IN OCTOBER, THE MONTH when campaigns are supposed to move into high gear, George McGovern's national political coordinator, Frank Mankiewicz, pulled aside a political adviser with Harvard connections. Was a confident Mankiewicz offering a cabinet position in the McGovern Administration? Not exactly.
"I wonder," Mankiewicz asked, "whether it might be possible to arrange a fellowship for me at the Institute of Politics for next term?" Down at McGovern headquarters, this has been a good season for gallow's humor.
The mark of an optimist in the waning days of the McGovern campaign was a hope that the election would be closely contested in the industrial states of the North. For even if these states could not carry McGovern to victory, they could save him from total, pulverizing defeat.
Although returns were incomplete at press time, it was clear that Frank Mankiewicz will indeed be looking for a new job this morning. For the Nixon landslide victory, which had been predicted since the Democratic Convention, slowly took shape last night as the election returns made their way toward the computers. Even the meager optimism of McGovern's supporters in the last days of the campaign proved to have been ill-founded.
Nixon didn't make any mistakes. For example, not only did he carry New York State, which he had lost in 1968, but he also carried New York City, where two weeks ago Nixon campaign aides had said they would be happy to hold McGovern to a 400,000-vote plurality.
There will be many autopsies of the McGovern campaign. But while the body is still warm, we can ask a few pertinent questions. Why did McGovern fall to defeat as on popular incumbent who was vulnerable on many issues? Why did he fail to carry such traditional Democratic Party strongholds as Illinois Michigan and Texas?

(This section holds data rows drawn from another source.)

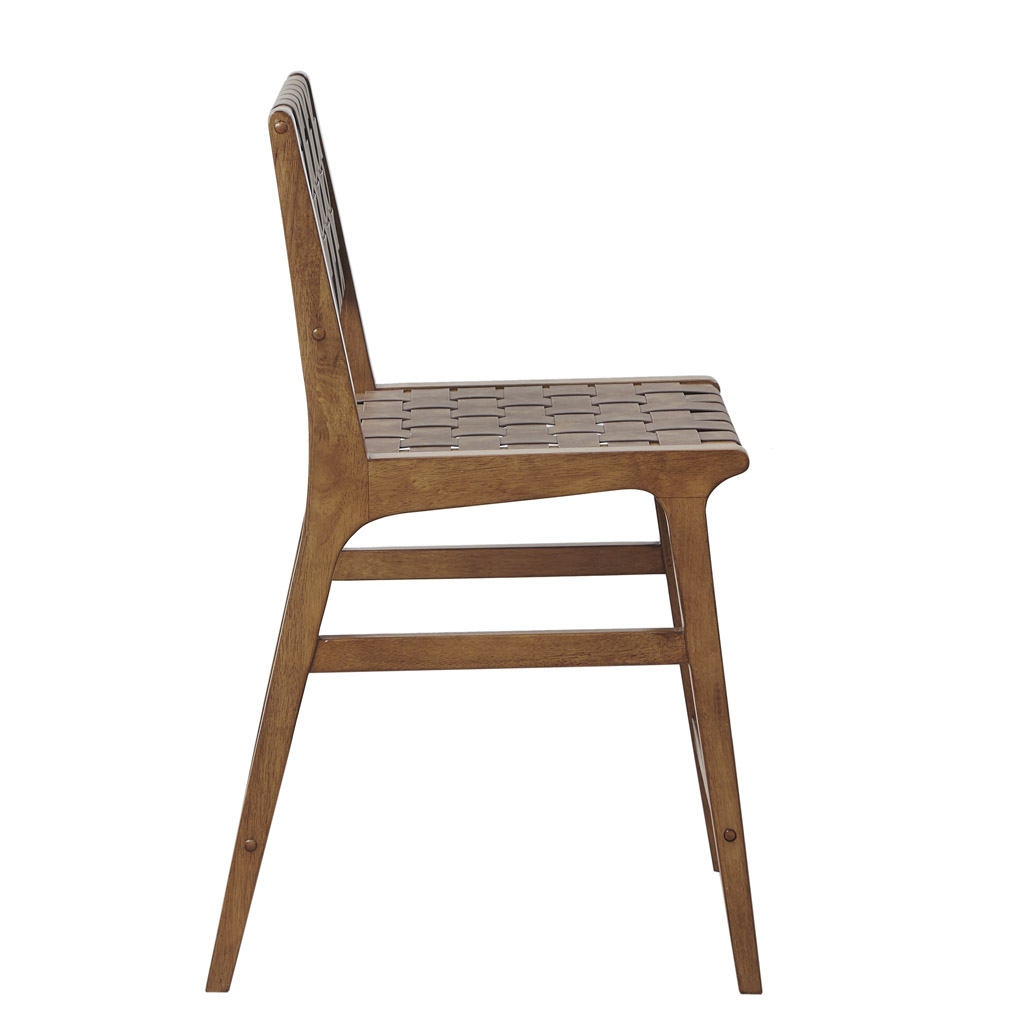 Oslo Faux Leather Woven Counter Stool 24″H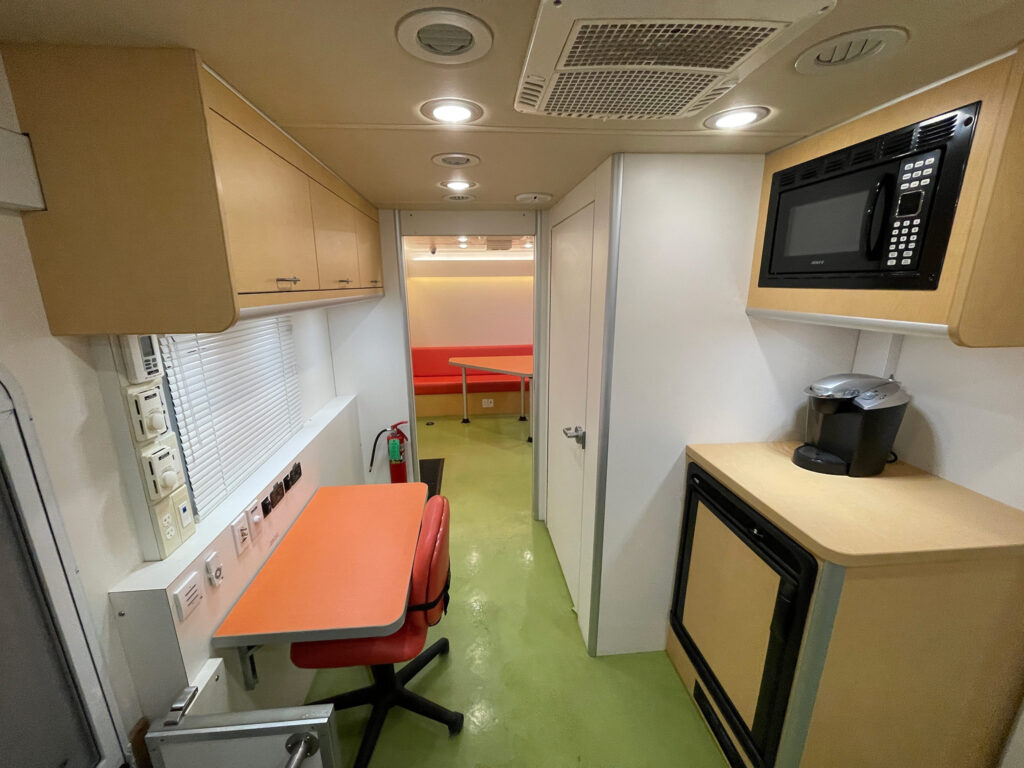 Interior of 2014 Farber Mobile Office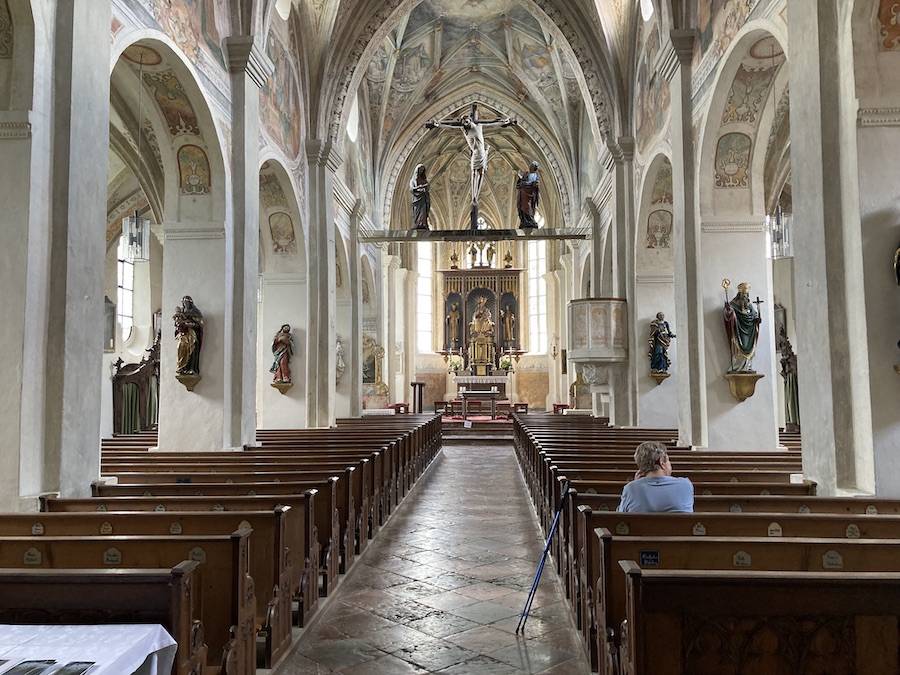 Die Lambertkirche von innen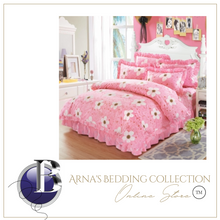 Load image into Gallery viewer, "Arna Lisa" Royal Collection - New Cotton Royal Luxury Bedding - Queen/King - 6 Piece
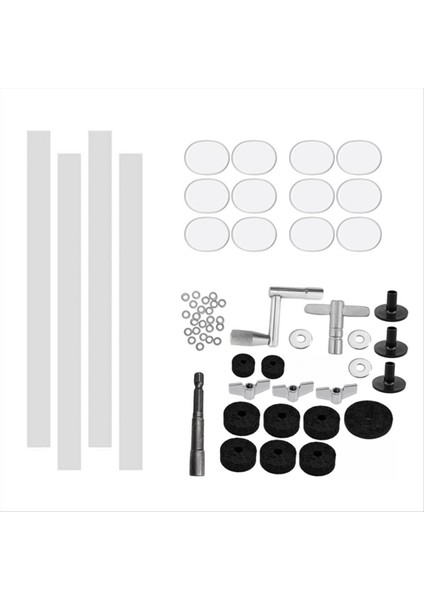 51PCS Zil Standı Kollu Zil Kılıfları Zil Yıkama Taban Kanat Fındıkları Zil Tamburu Yedek Parçaları (Yurt Dışından) modelleri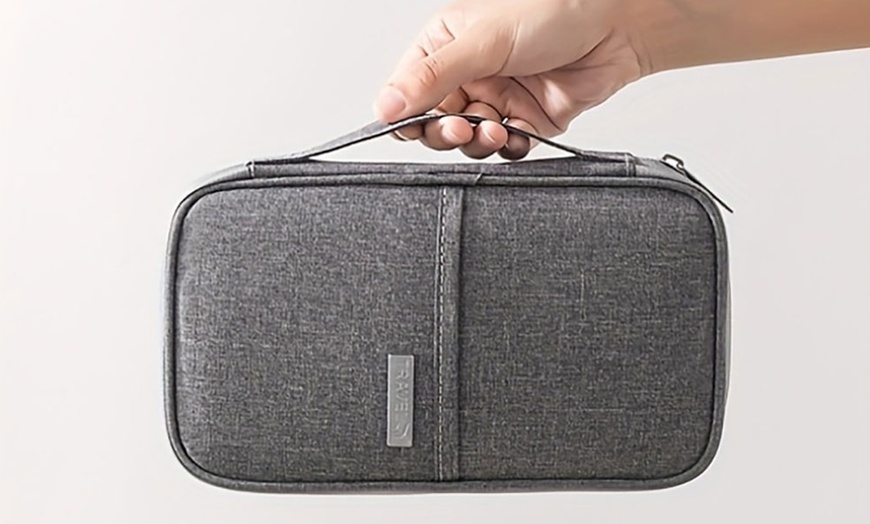 Image 3: 1x oder 2x Organizer für Pass und Reise-Unterlagen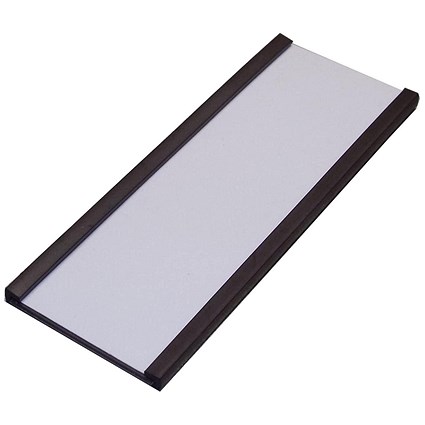 Beaverswood Magnetic PVC Label Holder With Card For Shelving and Racking, H25mmxW80mm, Pack of 100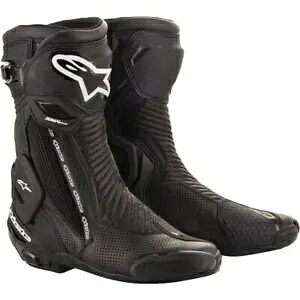Alpinestars SMX Plus V2 ベンテッド ブーツ - ブラック、全サイズ Alpinestars SMX Plus V2 Vented Boots - Black, All Sizes 【並行輸入品】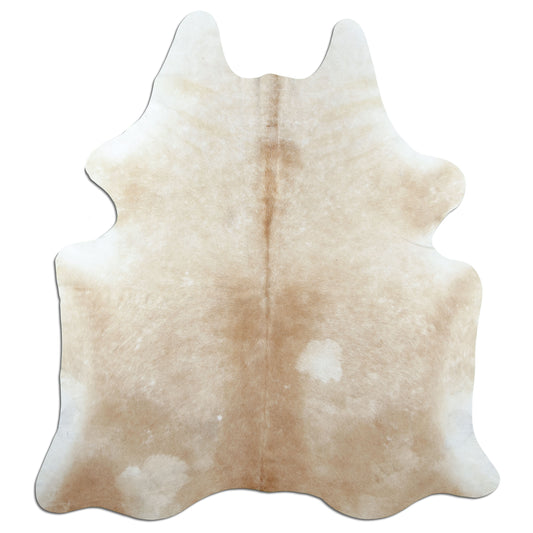 Kuhfell Teppich Beige, 209 × 181 cm – Naturprodukt, Einzelstück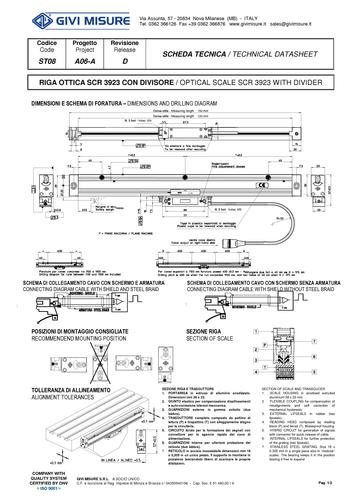 上海微敏自控GIVI_SCR 3923(divider) 钢带光栅尺_数据表格（英文）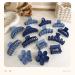 12 Pcs Multi-Shapes Claw Clips for Women Girls - Non-Slip Large Jaw Hair Accessories (Blue) - Buy Online on GoSupps.com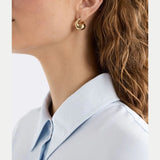 Gold Elk Aisem Mini Hoop Earring showing a small, stylish hoop with a smooth finish on a plain background.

Was McGovern illegitimate as a national Democratic Party candidate because of his association with a left of center minority within the Party as Democrats for Nixon organizers claimed? Can McGovern poor showing be traced to his left-liberal politics which were not in step with the conservative mood of the electorate? Or can they be traced to specific mistakes which he and his associates made in the course of the Campaign?
In a series of recent interviews three advisers to the McGovern campaign--Doris H. Learn, associate professor of Government; Marc J. Roberts '64, associate professor of Economics; and Martin H. Peretz, assistant professor of Social Studies--described some of their experiences during the summer and fall. Though they were all hesitant to talk on the record about specific mistakes made by McGovern, a picture of a sloppy and at times diffident campaign organization emerges from their accounts. A fourth adviser who wished to remain anonymous summed up his view of the campaign by saying: "The voters decided that McGovern couldn't be trusted to handle a crisis with confidence and skill. And when you come down to it the voters usually right."
Criticisms of the conduct of the campaign hinged on several critical questions outlined below.
Did McGovern Campaign on the Issues
THE MYSTIQUE OF George McGovern, developed during his string of primary victories, was that he was an honest man who was willing to confront the issues head on. He was seen as being above politics," offering an alternative to frustrated voters who believe that in general, all politicians are crooks.
All three advisers believe that after McGovern's $1000 income redistribution proposal had been attacked during the California primary, he and his advisers were wary of making specific issue oriented proposals.
"After the $1000 flare-up in California, McGovern faced a choice." said Marc Roberts. "He had gotten burned on badly-researched but basically sound income redistribution proposal, and he had to decide either that his next serious statement on economic issues was going to be impeccably researched, or that he wasn't going to make anymore major policy statements. Far too much, McGovern chose the latter course."
Long before he became involved in the McGovern campaign, Roberts had been meeting with several of his junior faculty colleagues, including Doris Kearns, in a discussion group trying to put together a populist political strategy. The members of the seminar had decided that a populist campaign for the presidency would begin with a series of detailed position papers and policy statements early in the campaign. They believed that as the populist candidate spoke publicly on the practical implementation of his new proposals, he would develop a confidence which would be apparent to voters. He would know, for example, just what a $100 income supplement would cost.
Roberts, Kearns and other members of the seminar went to Washington in December 1970 at the expense of Senator Edmund S. Muskie (d-Maine). then front-runner for the Democratic nomination. They tried to sell Muskie on their issue-oriented approach. Roberts remembers that some of the younger Muskie staffers were sympathetic, but that older politicians in the room-confident that front-runners didn't need issues--weren't buying. So despite an invitation from Muskie's administrative assistant, Don Nicholls, to produce a serious draft of their campaign strategy, the Harvard group returned to Cambridge still looking for a candidate.